研究課題
研究活動スタート支援
先行研究において、百寿者の死亡前重症期間を保険診療や介護利用の実態から評価した研究はほとんど報告されていない。本研究では、大規模な医療・介護突合レセプトデータを用いることにより、百寿者及び非百寿者の死亡前1年間の保険診療・介護サービスの利用実態について、特に医療・介護費に注目し分析を行った。本研究結果より、臨床研究によって指摘されている百寿者の医学的特徴(死亡前重症期間の短縮など)は、保険診療・介護サービスの利用実態においても観察されることが明らかとなった。
公衆衛生学
本研究において使用した奈良県及び長野県KDBには、後期高齢者医療制度加入者の保険診療及び介護サービスの全数(悉皆)データが格納されていることから、本研究は日本の百寿者を対象とした過去最大規模のコホート研究と言える。

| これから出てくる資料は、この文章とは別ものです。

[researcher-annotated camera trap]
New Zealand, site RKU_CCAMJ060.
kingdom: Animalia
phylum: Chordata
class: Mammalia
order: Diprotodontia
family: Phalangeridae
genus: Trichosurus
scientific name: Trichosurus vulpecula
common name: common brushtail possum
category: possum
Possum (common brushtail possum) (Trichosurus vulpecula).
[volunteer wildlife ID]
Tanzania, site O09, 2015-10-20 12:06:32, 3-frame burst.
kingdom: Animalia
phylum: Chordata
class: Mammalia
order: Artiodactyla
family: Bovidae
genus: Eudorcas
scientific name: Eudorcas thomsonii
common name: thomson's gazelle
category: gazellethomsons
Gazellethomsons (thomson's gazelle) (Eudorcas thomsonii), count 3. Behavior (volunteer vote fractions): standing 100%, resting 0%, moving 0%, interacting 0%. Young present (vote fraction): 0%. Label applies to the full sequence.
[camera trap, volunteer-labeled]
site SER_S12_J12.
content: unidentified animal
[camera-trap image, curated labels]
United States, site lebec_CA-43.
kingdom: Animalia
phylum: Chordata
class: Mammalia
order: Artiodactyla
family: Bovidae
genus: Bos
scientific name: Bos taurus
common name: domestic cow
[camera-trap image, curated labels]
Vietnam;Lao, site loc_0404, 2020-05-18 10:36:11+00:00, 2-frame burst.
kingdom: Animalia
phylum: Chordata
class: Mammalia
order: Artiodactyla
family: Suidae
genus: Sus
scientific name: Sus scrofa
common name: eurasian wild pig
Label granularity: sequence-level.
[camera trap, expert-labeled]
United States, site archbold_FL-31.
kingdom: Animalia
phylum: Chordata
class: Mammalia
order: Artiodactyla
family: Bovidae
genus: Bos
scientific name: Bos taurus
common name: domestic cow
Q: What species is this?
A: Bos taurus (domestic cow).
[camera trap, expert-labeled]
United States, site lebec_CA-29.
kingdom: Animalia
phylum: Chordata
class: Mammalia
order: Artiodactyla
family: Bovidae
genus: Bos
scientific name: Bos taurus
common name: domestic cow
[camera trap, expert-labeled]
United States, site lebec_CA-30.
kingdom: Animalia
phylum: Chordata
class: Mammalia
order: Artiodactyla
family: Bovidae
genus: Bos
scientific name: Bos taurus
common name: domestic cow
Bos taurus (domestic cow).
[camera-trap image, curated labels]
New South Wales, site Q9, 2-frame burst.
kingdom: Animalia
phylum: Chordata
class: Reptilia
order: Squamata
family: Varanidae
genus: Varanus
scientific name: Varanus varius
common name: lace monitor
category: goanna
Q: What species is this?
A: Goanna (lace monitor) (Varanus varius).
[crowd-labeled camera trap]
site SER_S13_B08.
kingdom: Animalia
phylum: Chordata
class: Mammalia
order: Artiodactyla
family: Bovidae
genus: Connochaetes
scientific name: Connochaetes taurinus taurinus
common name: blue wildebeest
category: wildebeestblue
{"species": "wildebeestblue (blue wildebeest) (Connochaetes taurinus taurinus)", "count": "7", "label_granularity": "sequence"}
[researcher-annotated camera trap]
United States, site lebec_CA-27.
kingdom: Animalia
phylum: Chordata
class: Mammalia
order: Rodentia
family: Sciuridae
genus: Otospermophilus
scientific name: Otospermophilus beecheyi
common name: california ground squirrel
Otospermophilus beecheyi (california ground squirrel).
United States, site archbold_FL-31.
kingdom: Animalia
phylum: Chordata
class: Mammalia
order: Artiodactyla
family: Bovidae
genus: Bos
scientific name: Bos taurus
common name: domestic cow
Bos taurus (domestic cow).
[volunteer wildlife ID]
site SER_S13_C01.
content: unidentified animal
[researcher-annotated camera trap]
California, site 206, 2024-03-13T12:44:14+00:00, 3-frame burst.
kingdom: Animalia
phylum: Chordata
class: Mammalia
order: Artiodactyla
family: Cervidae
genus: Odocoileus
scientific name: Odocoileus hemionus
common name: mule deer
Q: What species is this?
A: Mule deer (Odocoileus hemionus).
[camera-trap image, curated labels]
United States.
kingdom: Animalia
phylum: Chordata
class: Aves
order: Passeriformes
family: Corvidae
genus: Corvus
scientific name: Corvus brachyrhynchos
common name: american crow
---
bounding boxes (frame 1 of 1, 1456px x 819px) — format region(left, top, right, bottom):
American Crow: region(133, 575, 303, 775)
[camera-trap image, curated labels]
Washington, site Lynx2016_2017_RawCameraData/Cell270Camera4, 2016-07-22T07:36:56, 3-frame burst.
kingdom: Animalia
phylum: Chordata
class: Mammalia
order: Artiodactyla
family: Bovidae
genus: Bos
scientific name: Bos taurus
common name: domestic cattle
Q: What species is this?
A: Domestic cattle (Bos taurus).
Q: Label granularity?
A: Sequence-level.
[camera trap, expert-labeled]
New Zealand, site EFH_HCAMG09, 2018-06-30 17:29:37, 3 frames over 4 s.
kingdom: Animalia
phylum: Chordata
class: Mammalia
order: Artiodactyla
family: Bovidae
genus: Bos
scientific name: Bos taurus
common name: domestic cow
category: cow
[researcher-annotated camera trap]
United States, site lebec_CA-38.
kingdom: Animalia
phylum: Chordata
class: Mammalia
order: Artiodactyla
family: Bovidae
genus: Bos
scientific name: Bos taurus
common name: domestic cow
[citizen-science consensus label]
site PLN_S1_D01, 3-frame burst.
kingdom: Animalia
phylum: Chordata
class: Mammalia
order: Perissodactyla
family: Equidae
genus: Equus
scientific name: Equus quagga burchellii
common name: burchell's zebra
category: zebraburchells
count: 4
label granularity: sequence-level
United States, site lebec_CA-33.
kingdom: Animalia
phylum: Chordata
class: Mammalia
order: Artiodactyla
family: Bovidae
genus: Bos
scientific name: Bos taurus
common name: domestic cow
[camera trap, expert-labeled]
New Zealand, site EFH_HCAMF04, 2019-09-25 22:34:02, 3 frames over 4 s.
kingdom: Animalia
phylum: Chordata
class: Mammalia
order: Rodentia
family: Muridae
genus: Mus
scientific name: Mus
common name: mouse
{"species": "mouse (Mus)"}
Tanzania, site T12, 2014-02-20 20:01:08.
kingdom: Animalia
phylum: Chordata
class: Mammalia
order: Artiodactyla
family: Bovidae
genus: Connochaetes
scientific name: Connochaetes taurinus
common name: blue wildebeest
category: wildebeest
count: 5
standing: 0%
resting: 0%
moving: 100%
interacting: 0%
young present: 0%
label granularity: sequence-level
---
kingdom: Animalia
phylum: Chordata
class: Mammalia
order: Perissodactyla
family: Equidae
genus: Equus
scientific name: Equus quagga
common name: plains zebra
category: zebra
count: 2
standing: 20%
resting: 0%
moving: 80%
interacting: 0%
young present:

公衆衛生の政策的観点から、まもなく10万人を超えようとする日本の百寿者は無視できない集団であるが、百寿者を対象とした公衆衛生政策に資する研究成果は極めて限定的である。本研究成果は、世界で最も高齢化が進む日本から発信された百寿者研究の成果であり、将来の公衆衛生政策への寄与が期待される。